In the process of using GPU-accelerated cluster for processing large amount of data I`ve tried to use only two parallelization schemes:

  1. 1 CPU - N GPU
  2. N CPU - N GPU

If there any other variants it would be good to collect them in this topic.

0 CPU, N GPU?

M CPU, N GPU? External Image

0 CPU, 0 GPU

I’ve found this to be quite slow though :)

Rather funny solution, but Ive started to search even some books for programming patterns on GPU and found nothing. Thats why I started such topic. Now I am trying to test some variants of patterns (Parallelization schemes), but Ive stoped at only 2 ones.

Seriously, parallelizing algorithms on the GPU is more about things like deciding the number of data items processed per thread and the number of threads per block (to make efficient use of the hardware) than simple stuff like the number of CPUs and GPUs (although this obviously has a big effect on clusters). The CUDA best practices guide has plenty on this subject.

I’m not a fan of design “patterns” in general.

The developer guide seems to suggest a two-level parallelization suitable for the virtual architecture. What the SIMT model demands you to do is, fine-grain decomposition at the warp level and a coarse-grain shared memory parallelism at the block level, I think it’s better to try to separate these in the code as much as possible so you can combine the parallel algos later on in different ways. It’s also smart to make it as device-agnostic as possible so you can have good performance on any card with sufficient capability. All very nicely covered in the best practices guide as you suggest. CUDA introduces a lot of architectural complexity to deal with, probably on par with SMP clusters.
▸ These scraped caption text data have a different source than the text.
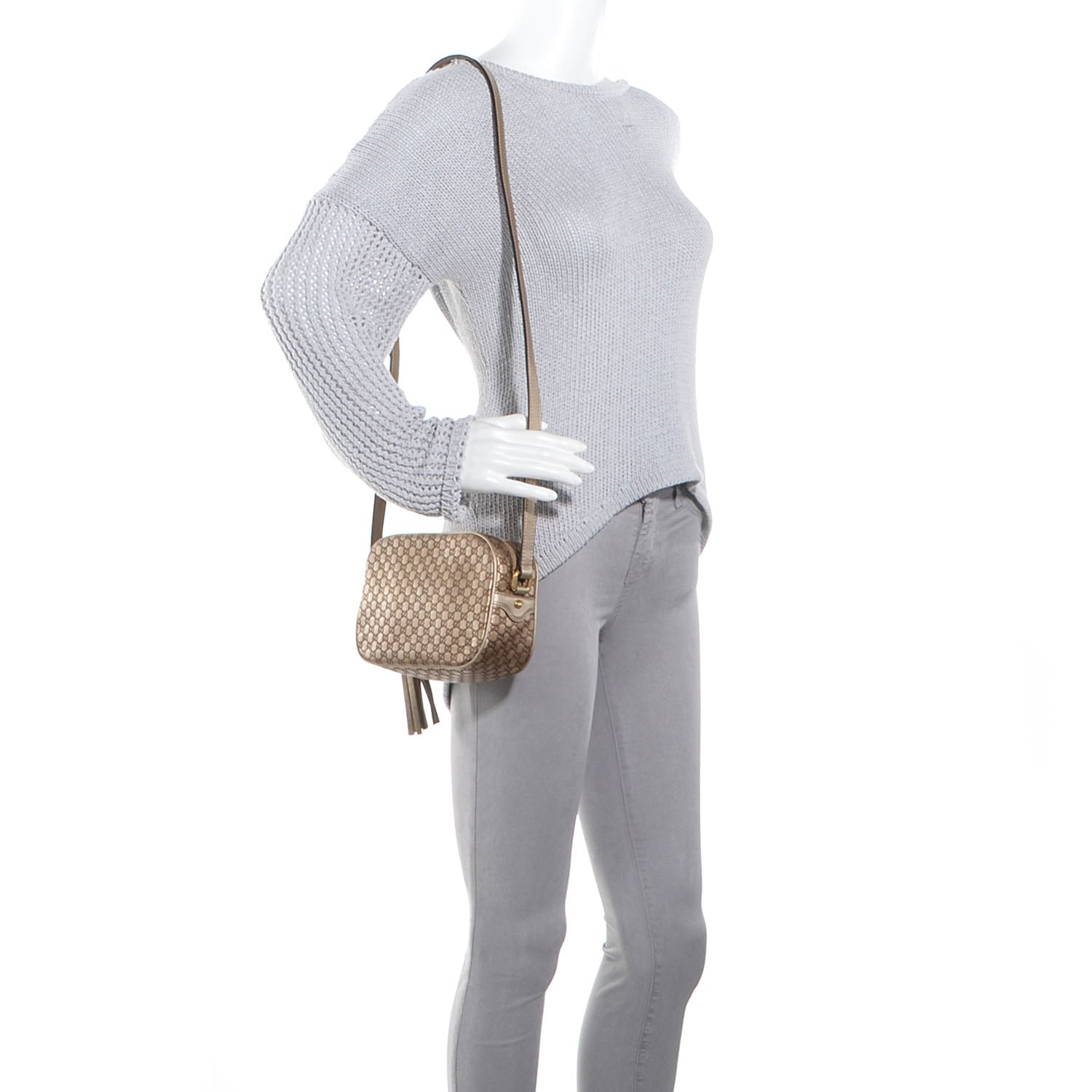 Gucci Metallic Microguccissima Sunshine Disco Crossbody Bag Champagne 2 of 8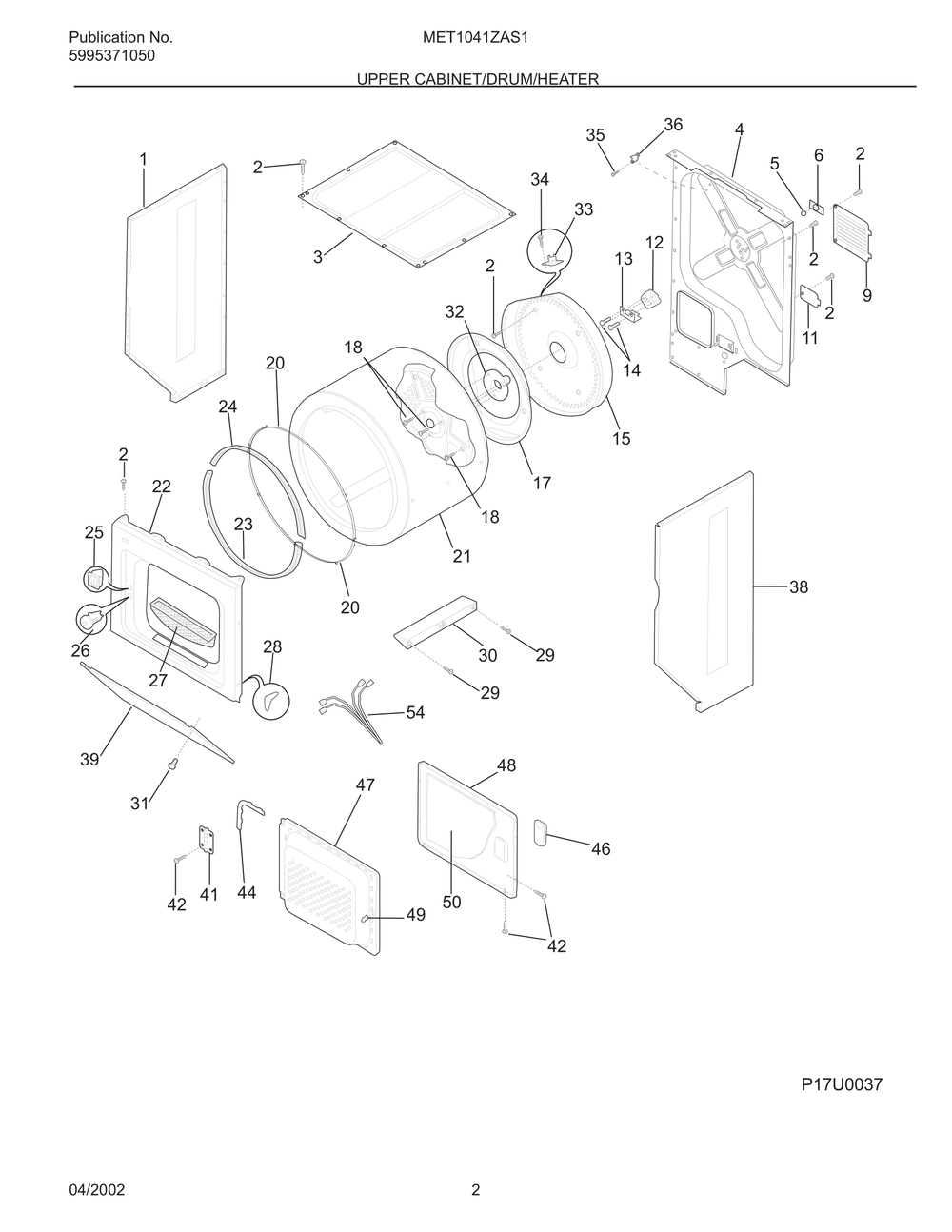 Upper Cabinet/Drum/Heater Diagram and Parts List for MET1041ZAS1  Frigidaire Washer Dryer Combo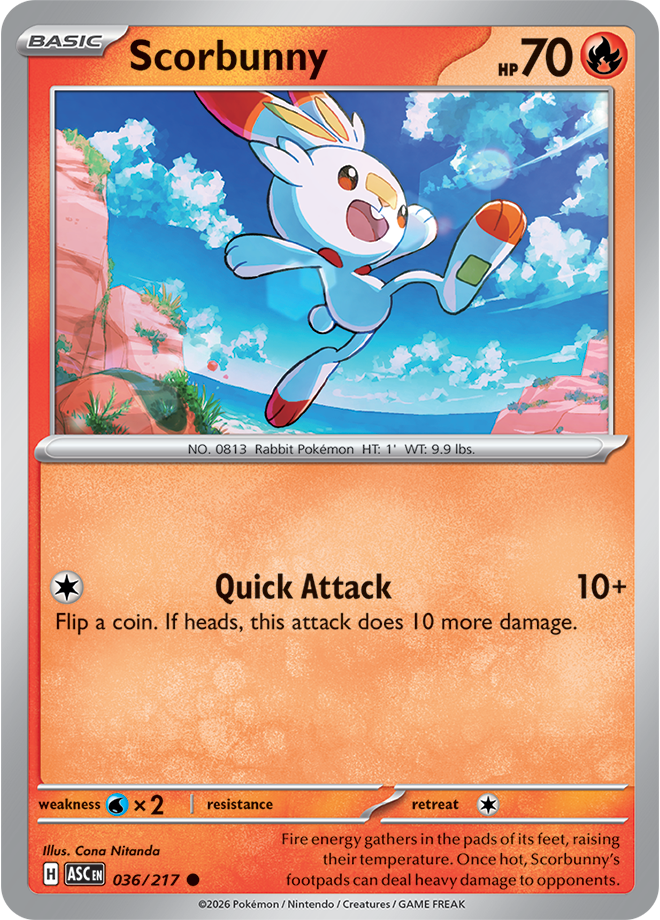 036/217 Scorbunny Ascended Heroes Pokemon card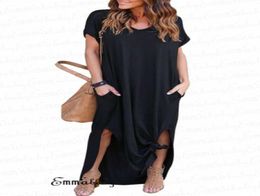 Casual Long Maxi Dress VNeck M4XL Plus Size s Women Elegant Dress Short Sleeve Floor Length Summer2397324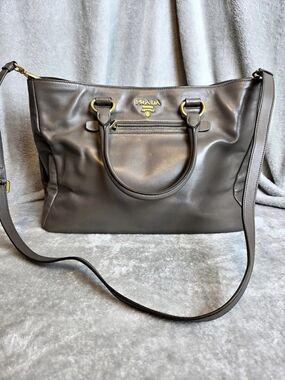 Prada Leather Tote in Grayish Brown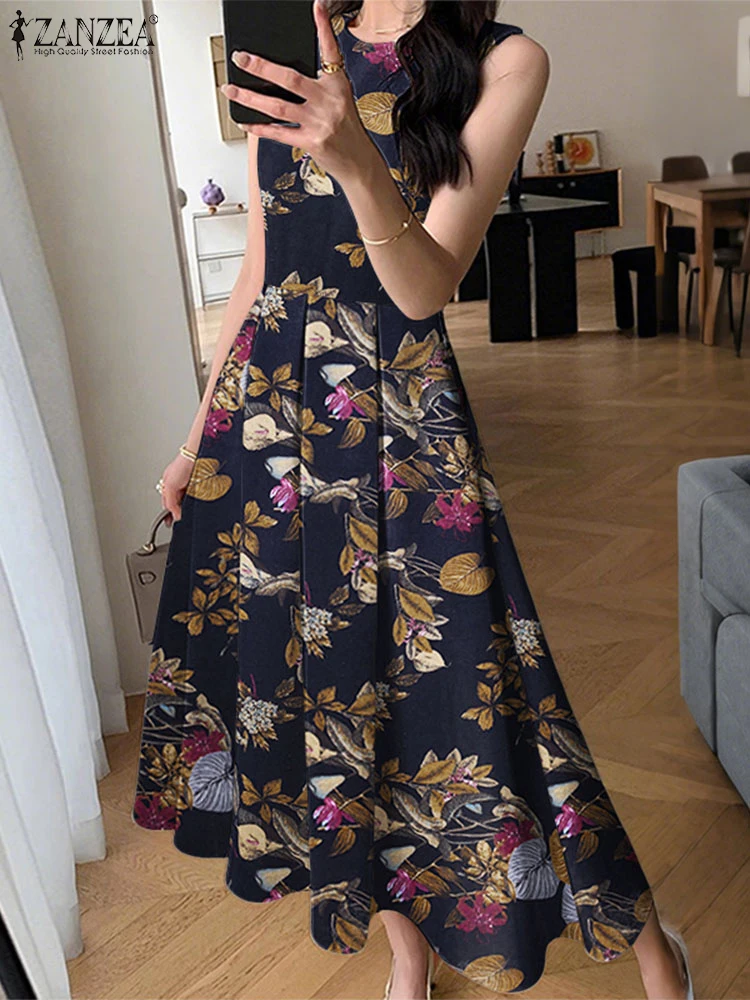 ZANZEA Abito da donna a metà polpaccio Abito estivo stampato floreale vintage 2025 Casual A-Line Abito a pieghe senza maniche Abiti da festa estivi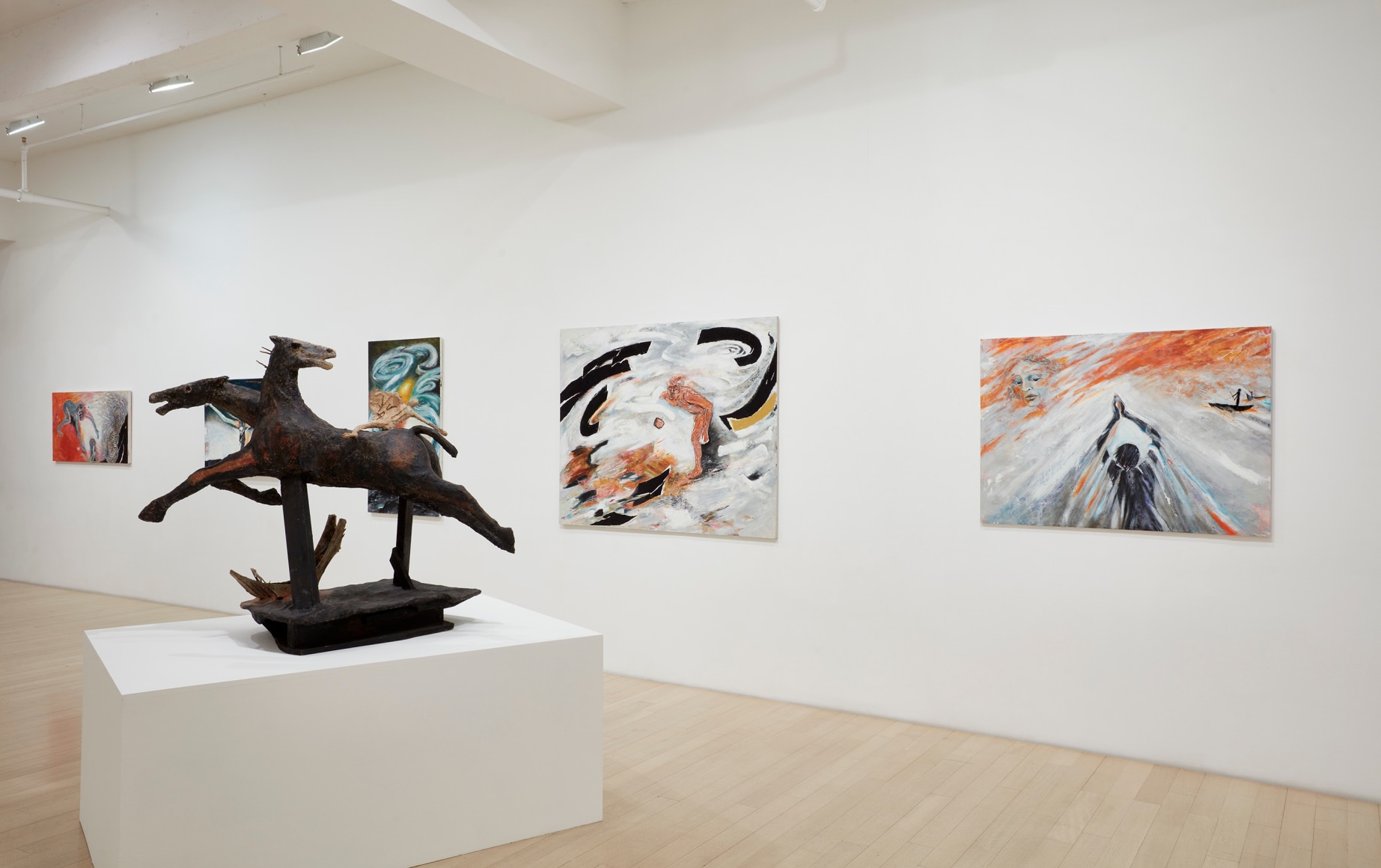 Installation view of Mary Frank: What Color Courage?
I think this architecture is great for trying out new programming paradigms and compiler research, as well. I’ve been playing around with complex kernels, the idea being porting a coarse-grain parallel algorithm from MPI to kernel level, I’m still curious how good it will perform without any fine-grain algorithms! So, my approach is, thinking similarly to MPI processes at the block level, and if I need any more performance I will try to substitute some lower-level algorithms with fine-grain variants…

Just my 2 cents.

Cheers,

Eray